Records from a collection:

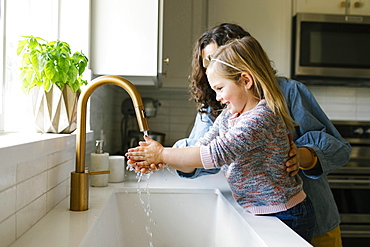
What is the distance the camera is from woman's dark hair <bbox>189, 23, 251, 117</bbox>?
1425 millimetres

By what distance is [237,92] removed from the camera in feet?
3.58

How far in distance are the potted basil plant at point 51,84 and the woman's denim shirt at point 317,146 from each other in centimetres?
42

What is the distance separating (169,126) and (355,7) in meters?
1.56

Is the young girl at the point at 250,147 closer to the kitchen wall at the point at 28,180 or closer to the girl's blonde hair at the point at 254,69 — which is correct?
the girl's blonde hair at the point at 254,69

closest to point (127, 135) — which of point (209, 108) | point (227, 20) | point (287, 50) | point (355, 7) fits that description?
point (227, 20)

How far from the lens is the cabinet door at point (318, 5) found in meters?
2.87

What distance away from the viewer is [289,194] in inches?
42.8

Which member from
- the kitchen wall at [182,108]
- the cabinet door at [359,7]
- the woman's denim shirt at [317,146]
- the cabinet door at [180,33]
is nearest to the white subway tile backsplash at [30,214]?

WHAT YOU NEED TO DO:
Reproduce the data verbatim from the line that contains "What distance away" up to and including the final line of the data.

RESPONSE:
What distance away from the viewer is [289,194] in inches?
42.8

Which member from
- the kitchen wall at [182,108]
- the cabinet door at [359,7]
- the woman's denim shirt at [317,146]
- the cabinet door at [180,33]
is nearest to the white subway tile backsplash at [30,214]?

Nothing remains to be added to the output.